[LINK] OpenAI’s o3 Model: Breakthrough or Breakdown?
David
dlochrin at aussiebb.com.au
Mon Apr 28 13:17:52 AEST 2025
On Friday, 25 April 2025 12:43:03 AEST Antony Barry wrote:
> Reviewers were wowed by its [OpenAI’s o3 Model] “agentic” behavior and its seemingly superhuman vision and reasoning. Yet these strengths come with concerning caveats. Despite its advancements, o3 hallucinates more than twice as often as its predecessor and only achieves 48.3% accuracy in financial analysis. This dichotomy — cutting-edge progress paired with unreliability — exemplifies what experts are calling AI’s “jagged frontier.”
This seems to me to demonstrate a fundamental issue with AI machines: they are still very large correlation processors but have not been developed far enough to distinguish "empirical correlations" and logical rules. Thus "2 plus 2 usually makes 4" is an empirical correlation, but "2+2=4" in an appropriate mathematical context is a logical rule. (And we understand "He added 2 and 2 and got 5" isn't an appropriate context!)
Making these machines ever bigger & faster will increase the rate of so-called hallucinations, and tryiing to fix the problem by filtering with hard logic is rather self-defeating. So how do humans manage the feat so easily, and apparently with so little energy input?

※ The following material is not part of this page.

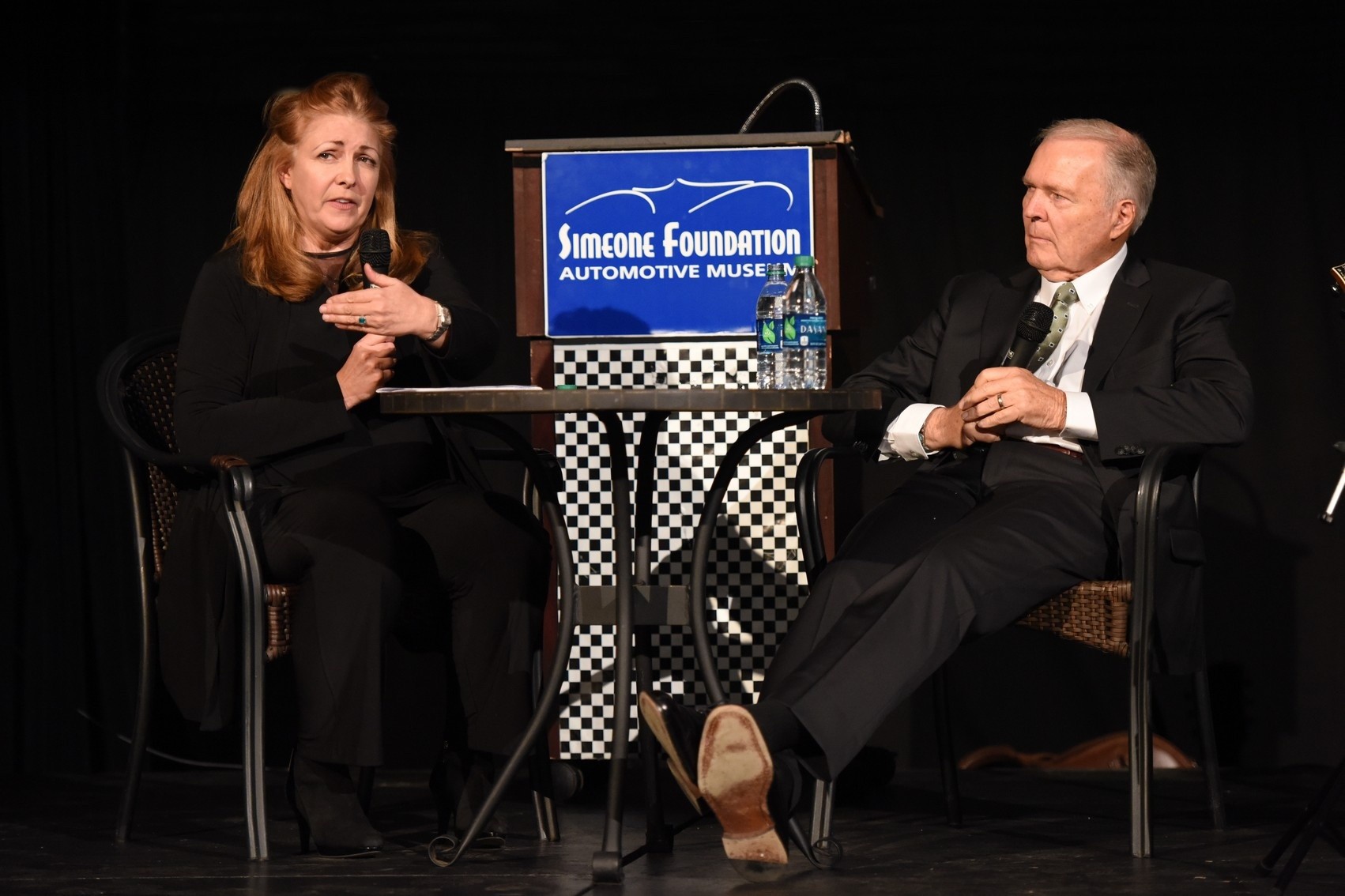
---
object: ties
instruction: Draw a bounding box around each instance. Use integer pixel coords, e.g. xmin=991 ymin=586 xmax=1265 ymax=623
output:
xmin=1024 ymin=282 xmax=1079 ymax=376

Leaving aside the energy question for a moment, the human neocortex has been evolving into its modern form for (say) 200-million years. It has also been physically evolving and absorbing "training" data for that time. Most importantly, humans are sentient beings so we actually experience the world directly, we're not just machines processing abstract symbols though we can do that too, and we're organised into social groups so we can educate one another. Accumulated physical evolution and associated "training" seem to me to be primary, not processing bandwidth.
Scientific American ran an article recently on the estimated bit-rate of the human brain:
QUOTE:
People often feel that their inner thoughts and feelings are much richer than they are capable of expressing in real time. Entrepreneur Elon Musk is so bothered by what he calls this “bandwidth problem,” in fact, that one of his long-term goals is to create an interface that lets the human brain communicate directly with a computer, unencumbered by the slow speed of speaking or writing.
If Musk succeeded, he would probably be disappointed. According to recent research published in Neuron, human beings remember, make decisions and imagine things at a fixed, excruciatingly slow speed of about 10 bits per second. In contrast, human sensory systems gather data at about one billion bits per second.
This biological paradox, highlighted in the new study, probably contributes to the false feeling that our mind can engage in seemingly infinite thoughts simultaneously—a phenomenon the researchers deem “the Musk illusion.”